E’ questa la seconda domenica nella quale Gesù invita a rivolgere l’attenzione sulle “cose ultime”. Invita infatti, in un linguaggio simbolico, a cogliere il rapporto che intercorre tra il “tempo presente” e il “tempo definitivo”.

La perseveranza porta alla vita

Ml 3,19-20; Salmo 97; 2Ts 3,7-12; Lc 21,5-19

E’ questa la seconda domenica nella quale Gesù invita a rivolgere l’attenzione sulle “cose ultime”. Invita infatti, in un linguaggio simbolico, a cogliere il rapporto che intercorre tra il “tempo presente” e il “tempo definitivo”.

Un esempio di questo linguaggio del genere apocalittico è la prima lettura dal libro di Malachia. Il profeta che parla al nome di Dio annuncia un oracolo sulla fine del tempo, indicata come “giorno del Signore”. Sarà il giorno della giustizia, cioè giorno di premio e punizione per buoni e cattivi.

Malachia parla in effetti di un giudizio di condanna per “tutti i superbi e tutti coloro che commettono ingiustizia”.Essi finiranno bruciati “come paglia”. Il fuoco qui evoca l’ira di Dio ed esprime la sua reazione alle malvagità degli uomini; fa anche intuire che il giudizio di Dio porterà allo scoperto il male per eliminarlo definitivamente. Ma l’intervento di Dio mette anche in evidenza il positivo. Perciò il profeta annuncia una parola di conforto per i giusti: “per voi invece, cultori del mio nome, sorgerà con raggi benefici il sole di giustizia”. Per quelli che si fidano di Dio, il suo giudizio quindi è un giorno favorevole , simbolizzato dai raggi benefici del sole che inaugura sempre un giorno nuovo. Dio è fedele alle sue promesse di salvezza. Questo tema del giudizio di Dio appare anche nel salmo responsoriale, che fa parte del gruppo dei salmi in cui si riconosce la signoria di Dio nella creazione, nei suoi interventi storici per liberare il suo popolo, ma soprattutto nel giudizio finale. Nel giudizio finale si renderà manifesta la giustizia di Dio che salva quelli che vi si affidano, mentre adesso si manifesta la sua misericordia per il peccatore che si pente. Dio non vuole la morte del peccatore, ma la sua conversione.

Del giudizio di Dio parla anche il brano evangelico da Luca. Invitano Gesù ad ammirare la maestosa costruzione del Tempio. Egli sorprende tutti con una profezia agghiacciante:”Verranno giorni in cui, di tutto che voi ammirate, non resterà pietra su pietra che non venga distrutta”. E’ un colpo terribile contro la sicurezza dei Giudei, basata sulla solidità di quest’edificio e sulla continuità del culto, garanzie incrollabili della sopravvivenza del popolo ebraico. Comincia così il difficile discorso escatologico-apocalittico di Gesù, alla vigilia della sua passione. E’, in un certo senso, l’addio ufficiale di Gesù alla città santa e alla storia del suo popolo, sintetizzata nel Tempio, simbolo dell’Alleanza antica. Per i Greci il tempo ha un carattere ciclico, riportando immancabilmente gli stessi avvenimenti. Per cui non c’è da attendersi nulla di sostanzialmente nuovo. L’uomo della Bibbia, invece, considera il tempo nella prospettiva di una storia orizzontale e di uno svolgimento lineare, sotto la guida di Dio, verso un termine ben definito.

───

▶ **Compito assegnato A**: Riscrivi in forma di elenco puntato il paragrafo del commento che comincia con "Un esempio di questo linguaggio", mantenendone i fatti principali.
▶ **Compito assegnato B**: Nel commento, che carattere ha il tempo per i Greci?
▶ **Compito assegnato C**: Riscrivi tutto il tratto del commento da "Un esempio di" giù fino a "buoni e cattivi.", cambiando "oracolo" in "messaggio profetico".

───

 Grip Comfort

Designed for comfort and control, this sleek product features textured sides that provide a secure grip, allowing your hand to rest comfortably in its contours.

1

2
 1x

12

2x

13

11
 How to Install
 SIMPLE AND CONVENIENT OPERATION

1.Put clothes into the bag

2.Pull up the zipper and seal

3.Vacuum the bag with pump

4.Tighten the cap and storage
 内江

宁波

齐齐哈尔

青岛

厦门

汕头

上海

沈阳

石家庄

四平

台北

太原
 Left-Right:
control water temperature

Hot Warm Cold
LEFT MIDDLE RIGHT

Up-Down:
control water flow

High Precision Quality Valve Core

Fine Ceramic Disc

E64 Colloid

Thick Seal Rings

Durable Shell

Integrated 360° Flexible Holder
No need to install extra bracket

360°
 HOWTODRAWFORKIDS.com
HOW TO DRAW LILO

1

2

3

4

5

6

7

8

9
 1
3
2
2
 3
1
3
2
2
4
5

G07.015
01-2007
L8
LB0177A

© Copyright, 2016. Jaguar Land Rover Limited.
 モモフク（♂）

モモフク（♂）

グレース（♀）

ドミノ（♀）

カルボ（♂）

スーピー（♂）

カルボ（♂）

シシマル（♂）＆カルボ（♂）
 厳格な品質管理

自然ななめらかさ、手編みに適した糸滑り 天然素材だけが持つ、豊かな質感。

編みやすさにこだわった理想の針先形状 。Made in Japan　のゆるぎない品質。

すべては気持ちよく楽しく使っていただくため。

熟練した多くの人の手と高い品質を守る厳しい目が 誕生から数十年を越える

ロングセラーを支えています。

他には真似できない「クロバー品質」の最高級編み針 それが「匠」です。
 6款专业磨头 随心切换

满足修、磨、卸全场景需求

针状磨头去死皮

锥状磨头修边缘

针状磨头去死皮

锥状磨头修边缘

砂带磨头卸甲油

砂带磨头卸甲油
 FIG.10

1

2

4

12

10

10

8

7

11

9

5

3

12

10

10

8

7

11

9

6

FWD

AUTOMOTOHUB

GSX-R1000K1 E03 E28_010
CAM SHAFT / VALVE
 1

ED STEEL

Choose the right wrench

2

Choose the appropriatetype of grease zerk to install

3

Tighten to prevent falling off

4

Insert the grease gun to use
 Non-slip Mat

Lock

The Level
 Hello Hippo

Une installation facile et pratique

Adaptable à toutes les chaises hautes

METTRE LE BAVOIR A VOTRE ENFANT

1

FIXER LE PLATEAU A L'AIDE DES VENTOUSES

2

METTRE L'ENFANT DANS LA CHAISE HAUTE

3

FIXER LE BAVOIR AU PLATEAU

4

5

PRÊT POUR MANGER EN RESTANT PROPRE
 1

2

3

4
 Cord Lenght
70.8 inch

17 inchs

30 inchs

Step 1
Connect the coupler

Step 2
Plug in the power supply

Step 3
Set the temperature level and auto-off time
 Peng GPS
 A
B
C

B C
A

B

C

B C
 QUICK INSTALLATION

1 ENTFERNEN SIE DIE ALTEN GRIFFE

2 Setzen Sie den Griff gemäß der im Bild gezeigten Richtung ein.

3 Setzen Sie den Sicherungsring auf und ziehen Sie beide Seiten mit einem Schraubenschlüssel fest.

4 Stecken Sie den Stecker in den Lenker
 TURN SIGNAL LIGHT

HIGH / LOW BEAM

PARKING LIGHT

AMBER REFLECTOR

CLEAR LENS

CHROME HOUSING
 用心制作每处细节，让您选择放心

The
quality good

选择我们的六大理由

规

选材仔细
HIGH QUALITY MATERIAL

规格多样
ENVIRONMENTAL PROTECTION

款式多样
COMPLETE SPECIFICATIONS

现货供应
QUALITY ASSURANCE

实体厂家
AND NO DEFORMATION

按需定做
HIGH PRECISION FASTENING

───

▶ **Soluzione scritta A**:
- La prima lettura, tratta dal libro di Malachia, è un esempio di linguaggio di genere apocalittico.
- Il profeta, parlando in nome di Dio, annuncia un oracolo sulla fine del tempo, chiamata "giorno del Signore".
- Sarà il giorno della giustizia, con premio per i buoni e punizione per i cattivi.

▶ **Soluzione scritta B**: Per i Greci il tempo ha un carattere ciclico e riporta immancabilmente gli stessi avvenimenti.

▶ **Soluzione scritta C**:
Un esempio di questo linguaggio del genere apocalittico è la prima lettura dal libro di Malachia. Il profeta che parla al nome di Dio annuncia un messaggio profetico sulla fine del tempo, indicata come “giorno del Signore”. Sarà il giorno della giustizia, cioè giorno di premio e punizione per buoni e cattivi.